**Work task:** Please list every pollutant named in the emissions analysis excerpt below.

This analysis responds to a request from Senators Smith, Voinovich, and Brownback to examine the costs of specific multi-emission reduction strategies in the electricity generation sector (see Appendix A for the requesting letter). In their request, Senators Smith, Voinovich, and Brownback asked the Energy Information Administration (EIA) to analyze the impacts of three scenarios with alternative power sector emission caps on nitrogen oxides (NOx), sulfur dioxide (SO2) and mercury (Hg). They also requested an analysis of the potential costs of requiring power suppliers to acquire offsets for any increase in carbon dioxide (CO2) emissions that occur beyond the level expected in 2008.

Specifically, EIA was asked to analyze the following three scenarios for reducing power sector emissions with and without holding CO2 emissions to 2008 reference case levels:

  • Scenario 1: Reduce NOx emissions by 75 percent below 1997 levels, SO2 emissions by 75 percent below full implementation of Title IV of the Clean Air Act Amendments of 1990 (CAAA90), and Hg emissions by 75 percent below 1999 levels by 2012, with half the reductions for each of the emissions occurring by 2007.
  • Scenario 2: Reduce NOx emissions by 65 percent below 1997 levels, SO2 emissions by 65 percent below full implementation of Title IV of the CAAA90, and Hg emissions by 65 percent below 1999 levels by 2012, with half the reductions occurring by 2007.
  • Scenario 3: Reduce NOx emissions by 50 percent below 1997 levels, SO2 emissions by 50 percent below full implementation of Title IV of the CAAA90, and Hg emissions by 50 percent below 1999 levels, with half the reductions occurring by 2007.

**Information shown:**
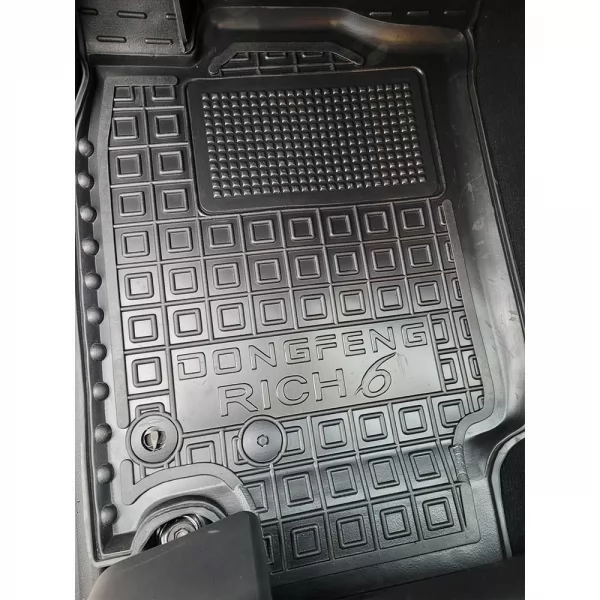 Килимки салону поліуретанові DONGFENG (Донг Фенг) Rich 6 - 4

**Written response:** Nitrogen oxides (NOx), sulfur dioxide (SO2), mercury (Hg), carbon dioxide (CO2)